The correction of alar columellar disharmony can be very challenging and is often neglected during rhinoplasty. Failure to address alar columellar disharmony may adversely affect an otherwise satisfactory outcome. The tongue-in-groove suture technique has been described in the literature using an open approach as an effective surgical maneuver to assist in correcting this deformity. The endonasal approach in rhinoplasty has the advantage over the external approach of preserving greater nasal tip support. Herein, I highlight the tongue-in-groove suture technique using the endonasal approach in primary rhinoplasty as an effective long-term tool for correcting alar-columellar disharmony caused by the hanging columella in conjunction with other variant anatomy.
Figure 1. Tongue-in-groove suture technique. A, A preoperative state of a columellar alar disharmony as a result of dependant intermediate and medial crus. B, Intraoperative illustration demonstrating suture placement with a cephalic and more interior position on the caudal septum using the endonasally placed tongue-in-groove suture. C, Suture tying the placed suture. D, Postplacement illustration of the tongue-in-groove suture.
Figure 2. Left internal nasal valve illustrating the incision placement for access to the caudal septum and nasal dorsum.
Figure 3. Intraoperative photographs. A, Cephalic dissection from left marginal incision to hemitransfixion incision. B, Tunnel from right marginal incision toward the left hemitransfixion. C, Suture 4-0 PDS placement in the caudal septum. D, The suture is passed anteriorly to the marginal incision on the right side. E, A small 1.0- to 1.5-mm bite of left medial crus cartilage and perichondrium is taken. F, The suture is passed back in a more cephalic direction to exit the left hemitransfixion incision. G, The suture is placed through the right previously developed tunnel to exit through the right marginal incision. H, A small 1.0- to 1.5-mm bite of right medial crus is taken. I, The suture is passed through for the final time in a more cephalic direction to exit the left hemitransfixion incision. J, The surgeon ties the knot while an assistant maintains gentle digital pressure in a more cephalic direction.

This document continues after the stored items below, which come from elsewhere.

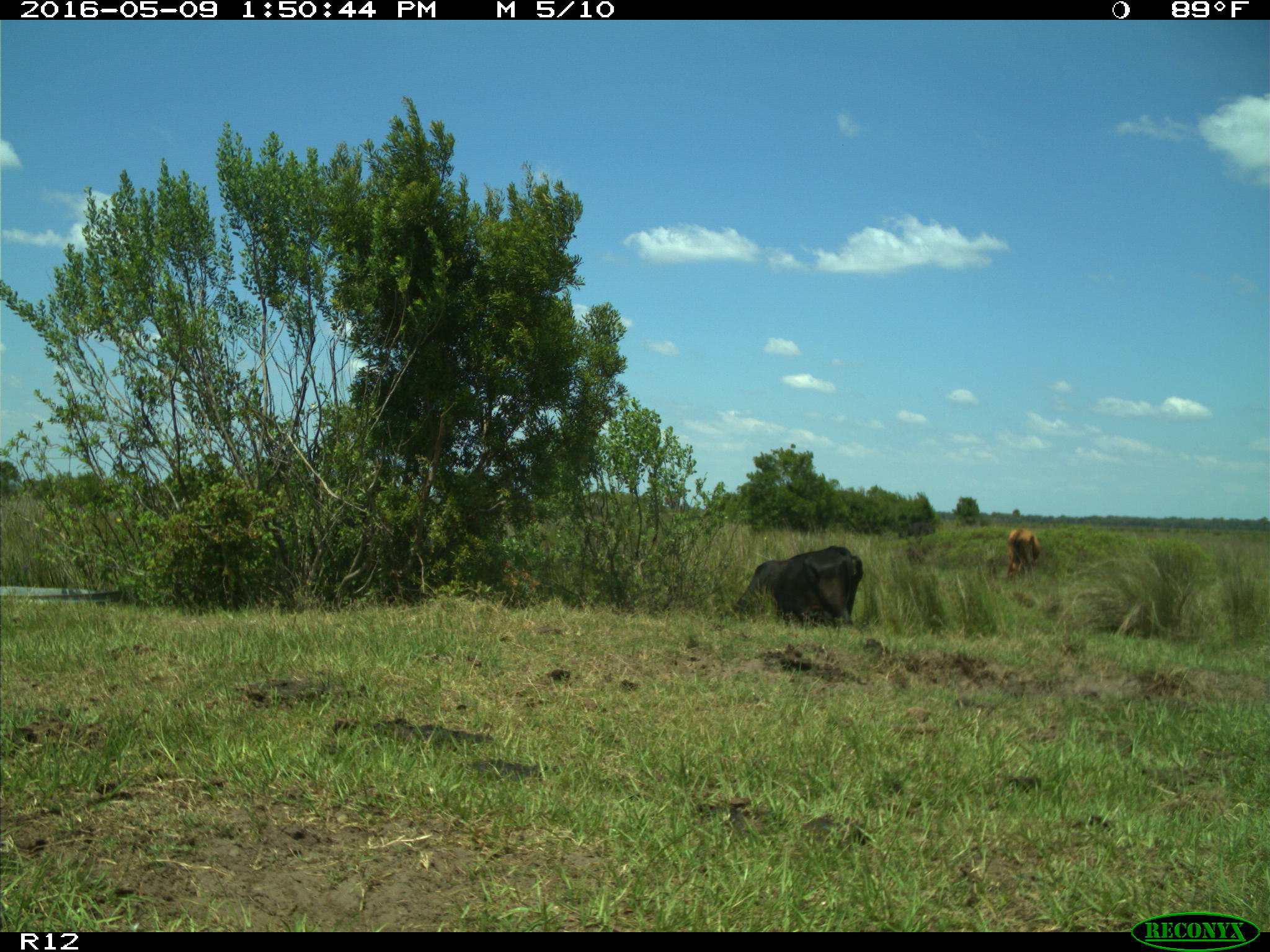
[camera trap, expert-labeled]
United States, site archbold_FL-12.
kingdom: Animalia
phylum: Chordata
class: Mammalia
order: Artiodactyla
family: Bovidae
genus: Bos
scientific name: Bos taurus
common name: domestic cow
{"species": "Bos taurus (domestic cow)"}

Figure 4. A 35-year-old woman who desired septal rhinoplasty. On examination she was found to have an excess of caudal septum, cartilaginous septum, as well as a dependent intermediate crus. A rhinoplasty was performed, as can be seen in the schematic, and a tongue-in-groove suture was incorporated through a left hemitransfixion incision. These photographs demonstrate a 2-year result with good correction of the caudal excess septum and independent intermediate crus. Preoperative profile (A) and schematic (B). Preoperative (C) and postoperative (D) frontal views. Preoperative (E) and postoperative (F) base views. Preoperative (G) and postoperative (H) lateral views. Preoperative (I) and postoperative (J) oblique views.
Figure 5. A 42-year-old woman who had nasal obstruction and who desired rhinoplasty. On examination, she was found to have an excess columellar show with dependent intermediate crus. She underwent a septal rhinoplasty as indicated in the schematic and incorporating a cephalic trim, radix graft, and tongue-in-groove suture placed in a left hemitransfixion incision. The 1-year postoperative photographs reveal a satisfactory result with a good correction of the dependent intermediate crus and preservation of nasal tip projection. Preoperative profile (A) and schematic (B). Preoperative (C) and postoperative (D) frontal views. Preoperative (E) and postoperative (F) base views. Preoperative (G) and postoperative (H) lateral views. Preoperative (I) and postoperative (J) oblique views.
Figure 6. A 16-year-old girl who presented with nasal obstruction and who desired concurrent rhinoplasty. On examination she was found to have a dependent intermediate crus as well as excess of caudal septum in the anterior and posterior location. As seen in the schematic, a profile alignment was performed as well as resection of her anterior and posterior septum in conjunction with a tongue-in-groove suture placement through an endonasal approach. Postoperative photographs demonstrate a 15-year result when this patient presented for another procedure. Nasal tip preservation was maintained, and the intermedial crus has been corrected with long-term follow-up. Preoperative profile (A) and (B) schematic. Preoperative (C) and postoperative (D) frontal views. Preoperative (E) and postoperative (F) base views. Preoperative (G) and postoperative (H) lateral views. Preoperative (I) and postoperative (J) oblique views.